I'm been wrestling with this problem for days.
For example, if I have
doc_id1:"thor marvel",
doc_id2:"spiderman thor",
doc_id3:"the avengers captain america ironman thor"
three documents in elastic search, and do a search query for "thor", I want it to tell me where keyword "thor" is found in each document, like { doc_id1: 1, doc_id2: 2, doc_id3: 6} as the desired result.

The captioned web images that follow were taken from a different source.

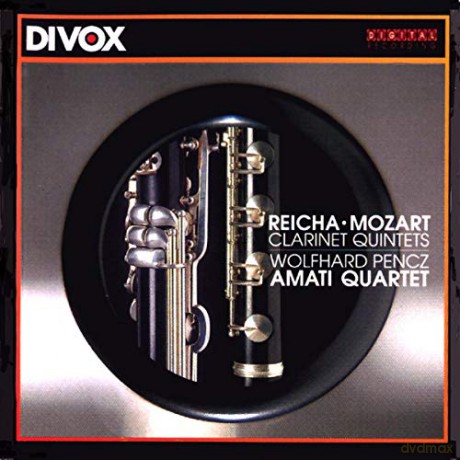 Anton Reicha: Klarinettenquintett op.89 [CD]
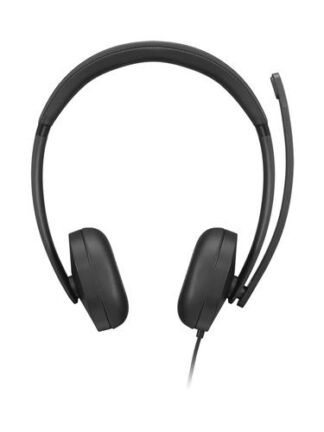 Cuffie microfono filo Cuffie microfono filo Lenovo 4XD1R88995 VoIP Headset 5000 Black (ord.min.1.00 unità)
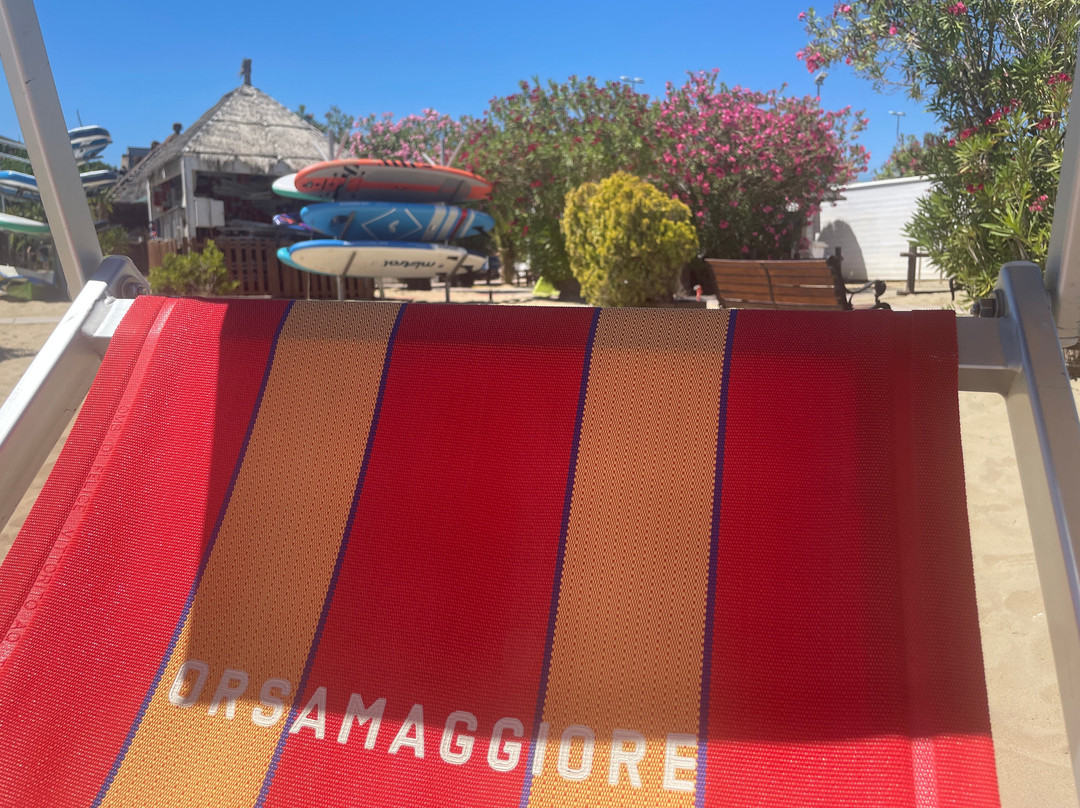 Stabilimento balneare Orsa Maggiore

I have two possible solution on top of my head now:
-
figure out a way to put the _vectorterm info (which includes all the positions/offsets for each token/word of the document) into _source, so that I can directly access _vectorterm info in my normal search result. I can then construct the (doc, position) list outside elasticsearch. Normally, you can only access _vectorterm info for a single document at a time given the index/type/id, which is why it's tricky. That should be the ideal way to achieve the goal
-
figure out a way to trigger an action whenever a new document is added. This action will scan through all the tokens/words in the new document, create a new "token" index(if it doesn't exist) and append (doc_id, position) pair to it like
{ keyword:"thor" [ doc_id1:1,doc_id2:2,doc_id3:6] }.
So that I just need to search for "thor" among keywords indexes and then get the (doc, position) lists. This seems to be even harder and less optimal.
Sadly, I don't know how to do either one. I'll appreciate it if someone can give me some help on this. Many thanks!